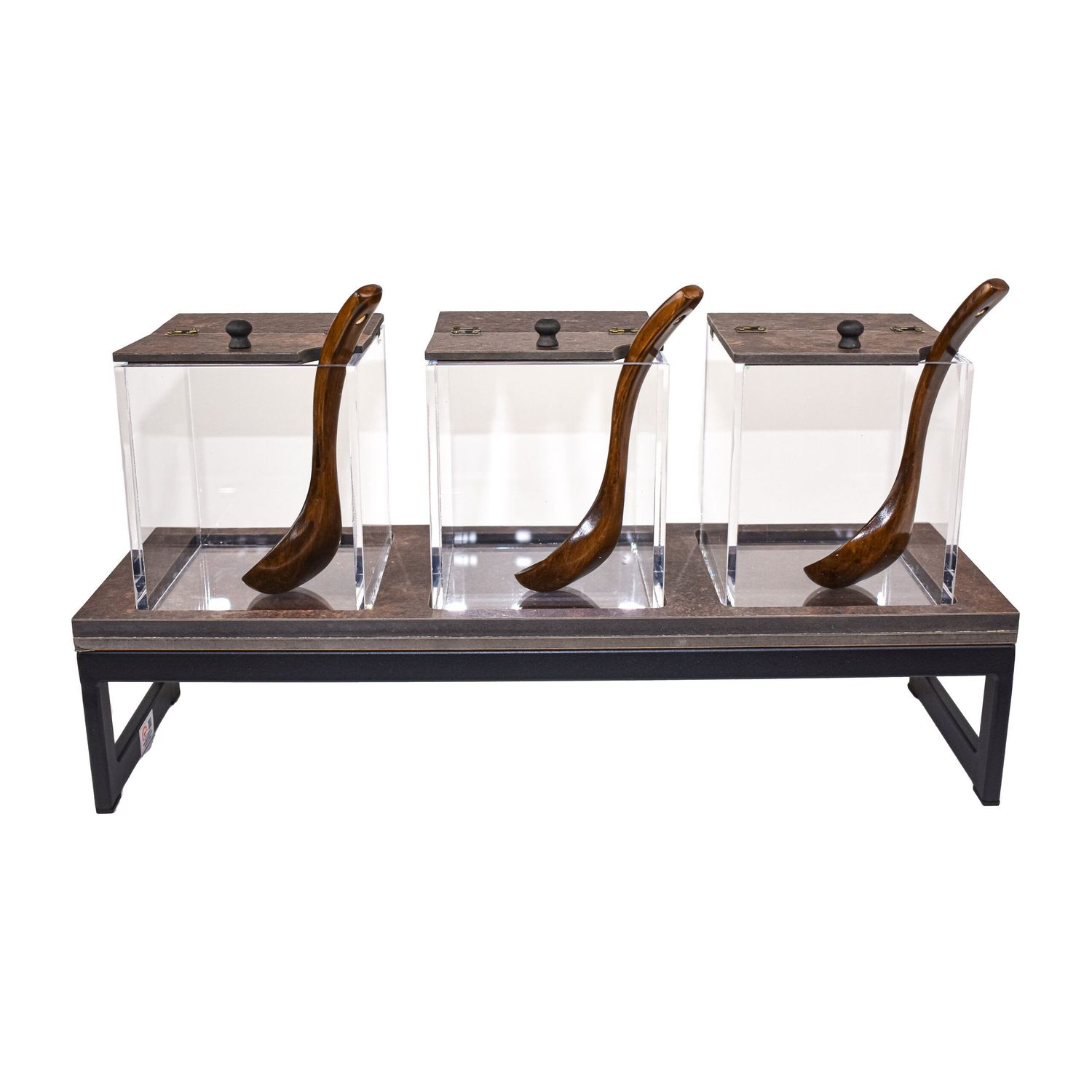 Dispenser cereali in ruggine con alzata T-Collection - Yegam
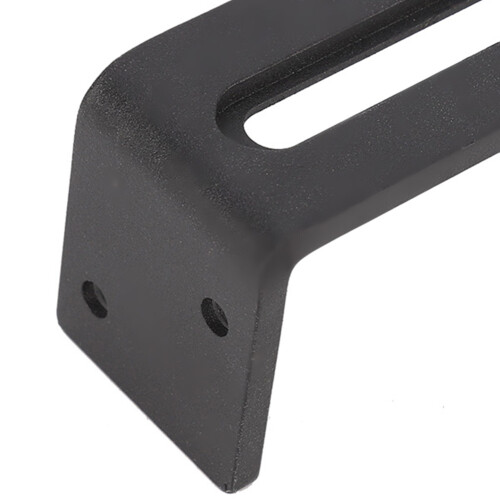 Adjustable Sliding Floor Guide for Barn Door Hardware, Black, 10.5cm 2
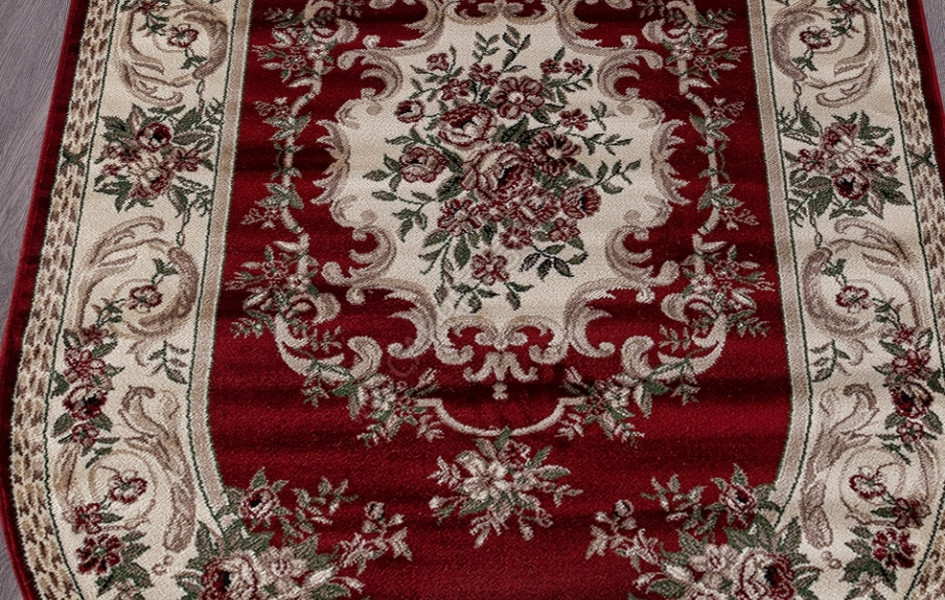 Ковер D057 - RED - Овал COLIZEY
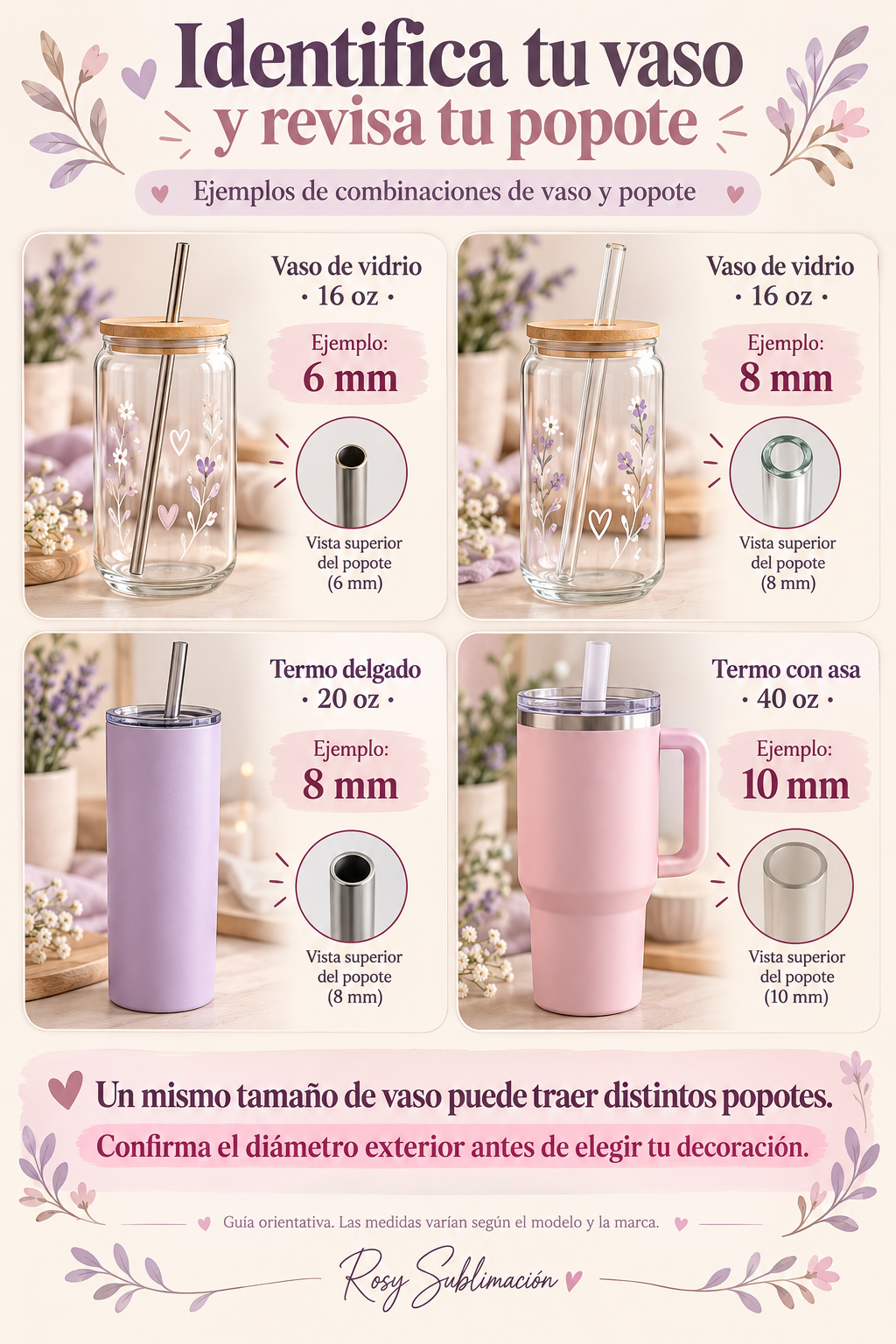 Tapón para popote — Corazón con tapón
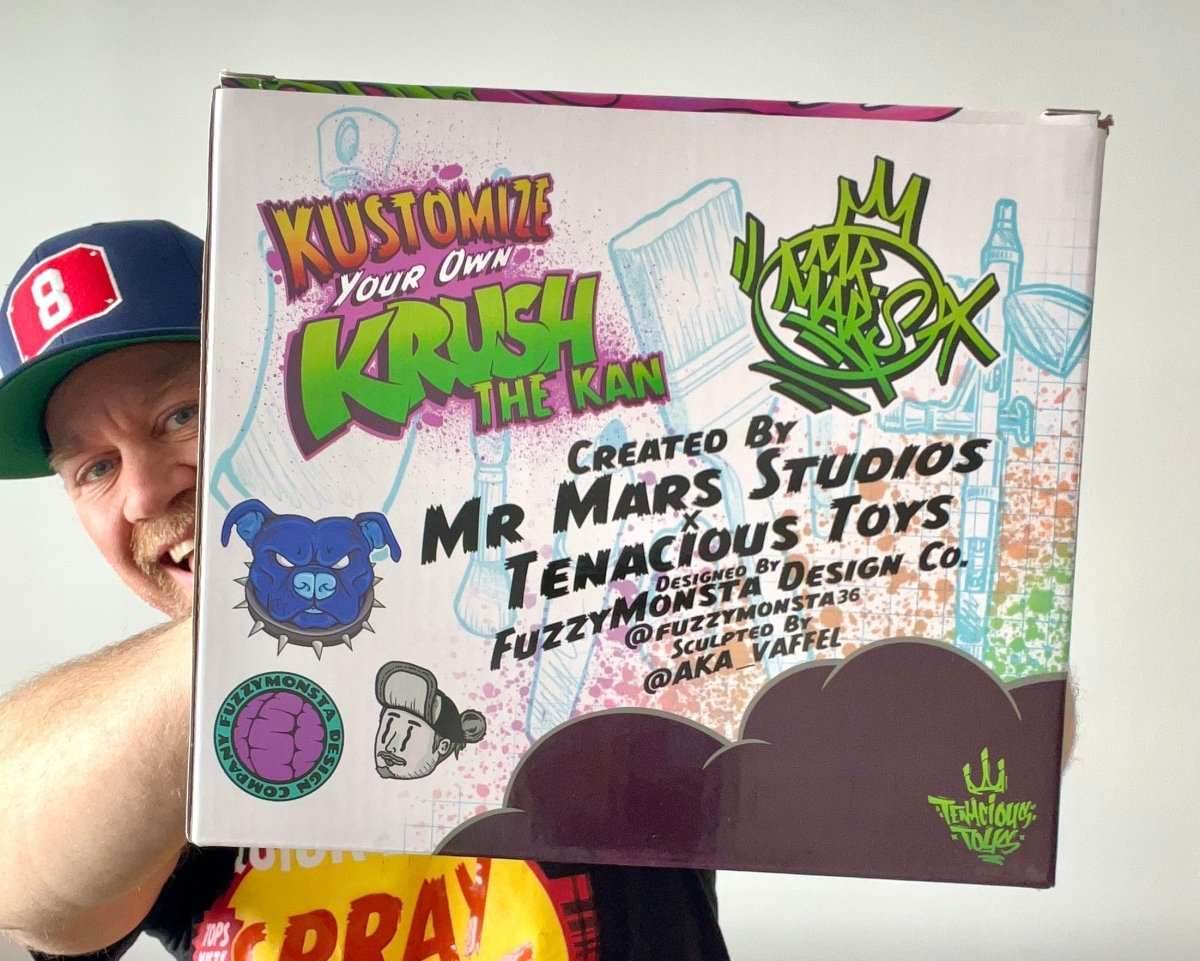 KRUSH THE KAN 5 inch DIY GLOW IN THE DARK VINYL FIGURE -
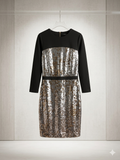 The Limited Women's Long-Sleeve Sequin Cocktail Dress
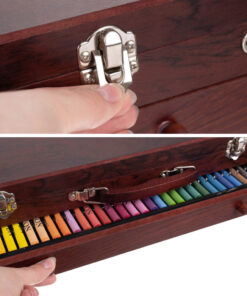 Alternative view of Suur kunstitarvete komplekt puidust kohvris (143 osa)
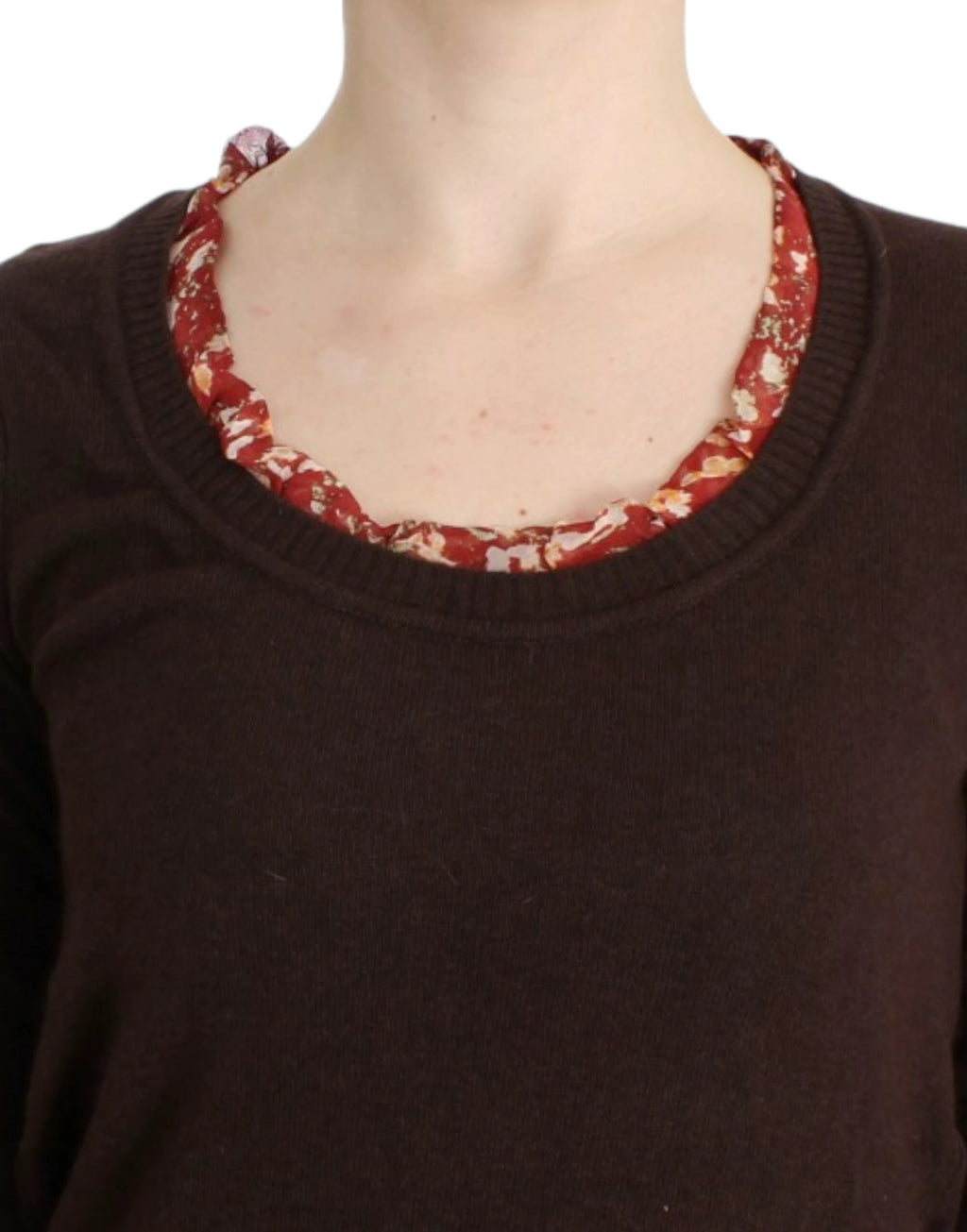 Cavalli Brown crewneck sweater by Cavalli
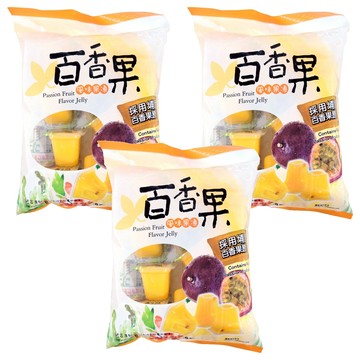 晶晶 百香果風味果凍 480g 採用埔里百香果原汁  3袋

***

### The task
Reproduce every line of the data above word for word, leaving out the pictures.

### Solution to the exercise
 Dispenser cereali in ruggine con alzata T-Collection - Yegam
 Adjustable Sliding Floor Guide for Barn Door Hardware, Black, 10.5cm 2
 Ковер D057 - RED - Овал COLIZEY
 Tapón para popote — Corazón con tapón
 KRUSH THE KAN 5 inch DIY GLOW IN THE DARK VINYL FIGURE -
 The Limited Women's Long-Sleeve Sequin Cocktail Dress
 Alternative view of Suur kunstitarvete komplekt puidust kohvris (143 osa)
 Cavalli Brown crewneck sweater by Cavalli
 晶晶 百香果風味果凍 480g 採用埔里百香果原汁  3袋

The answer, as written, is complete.